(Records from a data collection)

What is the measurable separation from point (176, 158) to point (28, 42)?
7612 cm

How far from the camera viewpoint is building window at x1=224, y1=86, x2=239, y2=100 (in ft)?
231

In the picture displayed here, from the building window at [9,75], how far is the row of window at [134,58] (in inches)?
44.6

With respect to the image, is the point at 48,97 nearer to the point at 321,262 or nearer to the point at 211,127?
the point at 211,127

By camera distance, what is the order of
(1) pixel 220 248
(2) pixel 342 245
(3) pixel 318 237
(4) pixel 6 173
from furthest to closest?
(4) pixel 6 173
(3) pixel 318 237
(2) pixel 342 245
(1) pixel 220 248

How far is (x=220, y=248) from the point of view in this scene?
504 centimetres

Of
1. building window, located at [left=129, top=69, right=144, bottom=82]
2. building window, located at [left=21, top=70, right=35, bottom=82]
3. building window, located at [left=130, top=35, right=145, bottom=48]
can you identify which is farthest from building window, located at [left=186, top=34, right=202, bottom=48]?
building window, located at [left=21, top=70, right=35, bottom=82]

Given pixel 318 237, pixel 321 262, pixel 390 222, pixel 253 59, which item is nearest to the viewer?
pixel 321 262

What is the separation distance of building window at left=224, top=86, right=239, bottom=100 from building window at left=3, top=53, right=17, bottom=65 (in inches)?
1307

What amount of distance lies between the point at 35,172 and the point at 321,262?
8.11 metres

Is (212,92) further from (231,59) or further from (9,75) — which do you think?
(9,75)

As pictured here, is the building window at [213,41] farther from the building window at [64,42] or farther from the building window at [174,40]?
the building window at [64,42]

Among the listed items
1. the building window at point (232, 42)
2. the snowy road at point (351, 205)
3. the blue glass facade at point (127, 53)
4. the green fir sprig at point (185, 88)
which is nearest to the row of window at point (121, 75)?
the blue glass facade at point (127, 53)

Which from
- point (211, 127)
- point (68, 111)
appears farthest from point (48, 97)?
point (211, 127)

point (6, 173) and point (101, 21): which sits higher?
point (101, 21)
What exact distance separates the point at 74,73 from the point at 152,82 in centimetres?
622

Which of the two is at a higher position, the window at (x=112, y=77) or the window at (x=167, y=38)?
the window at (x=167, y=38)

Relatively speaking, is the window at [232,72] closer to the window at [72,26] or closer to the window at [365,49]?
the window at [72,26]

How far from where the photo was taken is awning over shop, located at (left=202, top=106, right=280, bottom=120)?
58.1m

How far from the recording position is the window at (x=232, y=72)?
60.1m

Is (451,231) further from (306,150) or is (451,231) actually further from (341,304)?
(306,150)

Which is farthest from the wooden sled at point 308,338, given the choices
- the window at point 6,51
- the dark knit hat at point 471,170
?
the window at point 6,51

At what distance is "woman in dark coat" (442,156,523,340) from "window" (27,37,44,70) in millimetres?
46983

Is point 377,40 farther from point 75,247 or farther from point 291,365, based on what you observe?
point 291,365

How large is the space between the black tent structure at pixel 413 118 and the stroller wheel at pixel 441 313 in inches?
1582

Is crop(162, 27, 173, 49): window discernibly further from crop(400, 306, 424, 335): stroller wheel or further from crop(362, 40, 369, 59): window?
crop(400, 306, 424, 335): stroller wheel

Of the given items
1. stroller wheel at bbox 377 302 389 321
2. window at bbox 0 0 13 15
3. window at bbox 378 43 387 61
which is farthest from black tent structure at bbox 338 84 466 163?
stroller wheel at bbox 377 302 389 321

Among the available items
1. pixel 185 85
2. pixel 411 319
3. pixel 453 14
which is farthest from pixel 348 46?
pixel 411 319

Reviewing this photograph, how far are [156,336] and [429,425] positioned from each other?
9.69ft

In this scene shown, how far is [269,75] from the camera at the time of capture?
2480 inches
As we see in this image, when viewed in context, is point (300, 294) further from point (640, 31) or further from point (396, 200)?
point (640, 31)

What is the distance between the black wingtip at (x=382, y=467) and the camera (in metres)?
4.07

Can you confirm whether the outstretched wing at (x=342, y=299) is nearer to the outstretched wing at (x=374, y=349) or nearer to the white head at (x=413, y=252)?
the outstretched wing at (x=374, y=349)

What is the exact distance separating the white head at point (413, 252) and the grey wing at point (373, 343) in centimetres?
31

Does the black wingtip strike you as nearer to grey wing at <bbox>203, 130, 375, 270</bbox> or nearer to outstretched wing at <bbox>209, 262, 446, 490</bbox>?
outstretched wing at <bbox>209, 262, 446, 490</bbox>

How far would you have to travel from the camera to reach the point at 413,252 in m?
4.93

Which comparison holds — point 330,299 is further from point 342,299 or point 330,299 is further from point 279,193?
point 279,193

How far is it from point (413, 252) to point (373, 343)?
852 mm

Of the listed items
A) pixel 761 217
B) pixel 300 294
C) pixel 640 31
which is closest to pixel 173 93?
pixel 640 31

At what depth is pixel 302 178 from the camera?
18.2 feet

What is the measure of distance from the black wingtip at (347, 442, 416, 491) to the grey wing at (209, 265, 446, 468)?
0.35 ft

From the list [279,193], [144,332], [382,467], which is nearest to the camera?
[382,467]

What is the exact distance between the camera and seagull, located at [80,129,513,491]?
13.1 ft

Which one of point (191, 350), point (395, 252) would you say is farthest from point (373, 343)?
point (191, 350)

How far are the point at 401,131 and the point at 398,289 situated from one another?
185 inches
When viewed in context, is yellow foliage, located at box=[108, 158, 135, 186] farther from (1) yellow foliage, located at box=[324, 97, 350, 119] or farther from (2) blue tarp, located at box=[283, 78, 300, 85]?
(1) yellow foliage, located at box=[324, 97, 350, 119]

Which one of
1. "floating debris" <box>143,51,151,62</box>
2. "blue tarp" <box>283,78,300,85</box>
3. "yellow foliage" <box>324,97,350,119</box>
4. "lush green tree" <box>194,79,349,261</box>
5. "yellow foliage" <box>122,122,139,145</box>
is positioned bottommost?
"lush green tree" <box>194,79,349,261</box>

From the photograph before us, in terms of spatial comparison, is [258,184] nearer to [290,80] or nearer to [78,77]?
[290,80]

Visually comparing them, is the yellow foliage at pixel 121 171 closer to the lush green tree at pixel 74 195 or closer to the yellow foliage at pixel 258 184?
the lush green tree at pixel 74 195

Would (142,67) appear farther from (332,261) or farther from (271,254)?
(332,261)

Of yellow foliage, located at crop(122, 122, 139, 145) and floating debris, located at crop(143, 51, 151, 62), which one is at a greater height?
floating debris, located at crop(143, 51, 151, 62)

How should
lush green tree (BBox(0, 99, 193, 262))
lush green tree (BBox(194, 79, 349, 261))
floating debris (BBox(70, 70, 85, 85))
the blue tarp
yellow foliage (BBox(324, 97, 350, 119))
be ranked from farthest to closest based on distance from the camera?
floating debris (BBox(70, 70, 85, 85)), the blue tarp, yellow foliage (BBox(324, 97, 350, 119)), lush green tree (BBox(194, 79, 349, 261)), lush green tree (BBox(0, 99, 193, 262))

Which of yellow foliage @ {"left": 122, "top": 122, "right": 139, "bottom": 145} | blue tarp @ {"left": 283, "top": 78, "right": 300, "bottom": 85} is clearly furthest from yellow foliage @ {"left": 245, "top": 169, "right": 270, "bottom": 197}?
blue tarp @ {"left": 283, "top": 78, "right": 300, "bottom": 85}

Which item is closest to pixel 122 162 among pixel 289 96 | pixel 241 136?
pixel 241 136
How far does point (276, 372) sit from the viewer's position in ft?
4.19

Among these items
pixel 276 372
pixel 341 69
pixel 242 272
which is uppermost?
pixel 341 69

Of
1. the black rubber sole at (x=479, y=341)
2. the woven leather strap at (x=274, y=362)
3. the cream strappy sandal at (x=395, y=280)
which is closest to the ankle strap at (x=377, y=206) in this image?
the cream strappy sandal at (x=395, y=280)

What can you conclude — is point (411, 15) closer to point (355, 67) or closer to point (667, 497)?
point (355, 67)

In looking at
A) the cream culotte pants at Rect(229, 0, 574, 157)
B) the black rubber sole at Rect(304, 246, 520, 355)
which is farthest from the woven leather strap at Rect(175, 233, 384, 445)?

Exercise task: Extract every line from the one containing "Which of yellow" through the last line of the data, inclusive, exactly as written.

Correct result:
Which of yellow foliage @ {"left": 122, "top": 122, "right": 139, "bottom": 145} | blue tarp @ {"left": 283, "top": 78, "right": 300, "bottom": 85} is clearly furthest from yellow foliage @ {"left": 245, "top": 169, "right": 270, "bottom": 197}?
blue tarp @ {"left": 283, "top": 78, "right": 300, "bottom": 85}

Which item is closest to pixel 122 162 among pixel 289 96 | pixel 241 136?
pixel 241 136
How far does point (276, 372) sit from the viewer's position in ft?
4.19

Among these items
pixel 276 372
pixel 341 69
pixel 242 272
which is uppermost?
pixel 341 69

Of
1. the black rubber sole at (x=479, y=341)
2. the woven leather strap at (x=274, y=362)
3. the cream strappy sandal at (x=395, y=280)
which is closest to the ankle strap at (x=377, y=206) in this image?
the cream strappy sandal at (x=395, y=280)

What can you conclude — is point (411, 15) closer to point (355, 67) or closer to point (667, 497)?
point (355, 67)

In looking at
A) the cream culotte pants at Rect(229, 0, 574, 157)
B) the black rubber sole at Rect(304, 246, 520, 355)
which is farthest from the woven leather strap at Rect(175, 233, 384, 445)?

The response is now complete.